During the course of our screening programme for bioactive secondary metabolites from deep sea sediment samples of Bay of Bengal (Visakhapatnam), Streptomyces sparsus VSM-30 exhibited significant antimicrobial efficacy. The ethyl acetate extract of the isolate VSM-30 showed maximum activity against plant pathogenic fungi such as Aspergillus niger (21 mm), Penicillium citrinum (21 mm), Aspergillus flavus (20 mm) followed by Fusarium solani (19 mm), and Fusarium oxysporum (18 mm). The antibiotics isolated from marine Streptomyces were cyclomarin A (Renner et al. 1999), resistomycin (Shiono et al. 2002), glaciapyrroles A (Cho et al. 2006), actinofuranones A and B (Cho et al. 2006), piperazimycins (Miller et al. 2007), piericidins C7 and C8 (Hayakawa et al. 2007), and zorbamycin (Wang et al. 2007). Streptomyces from marine sediments were reported to be a producer of novel compounds such as production of cyclomarins A–C (Renner et al. 1999), while piperazimycins A–C are cytotoxic hexadepsipeptides that are obtained from Streptomyces sp. displayed cytotoxic and anti-viral activity (Miller et al. 2007; Shirling and Gottlieb 1966). Resistomycin, an antibiotic related to quinones, is produced by Streptomyces corchorusii, an inhibitor of HIV-1 protease (Shiono et al. 2002), whereas resistoflavine is produced by Streptomyces chibaensis which shows cytotoxic and antibacterial activity (Kock et al. 2005). mansouramycins A–D are isoquinoline quinone derivatives isolated from the extracts of Streptomyces sp. exhibited significant cytotoxicity with great degree of selectivity for lung cancer, breast cancer, melanoma, and prostate cancer cells (Hawas et al. 2009). The present findings support the view that bioactive metabolite profile of marine Streptomyces is very broad as it includes a variety of antibacterial, antifungal, antitumor, anti-inflammatory, cytotoxic, and immunosuppressive compounds.

Conclusion

A perusal of the literature clearly establishes that marine Streptomyces spp. as potential agents for screening of novel bioactive compounds.
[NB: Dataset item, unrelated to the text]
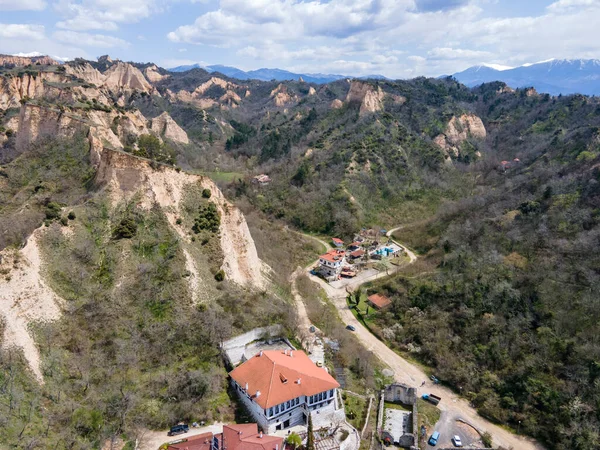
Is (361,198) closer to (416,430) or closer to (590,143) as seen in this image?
(590,143)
In the present study, an actinomycete strain Streptomyces sparsus VSM-30 was isolated from the deep sea marine sediment samples using dilution plate technique. The optimal conditions for the production of bioactive compounds by VSM 30 and its inhibitory effect against the responses using the RSM statistical design were determined. The CCD approach showed significant results for optimizing the process variables for maximal bioactive metabolite production and the metabolites thus extracted showed desirable antifungal activity against plant pathogenic fungi. The various bioactive compounds identified through LC–MS and GC–MS are ascertained to have wide spectrum of pharmacological activities. Further research concerning the purification and characterization of bioactive compounds produced by the strain is in progress.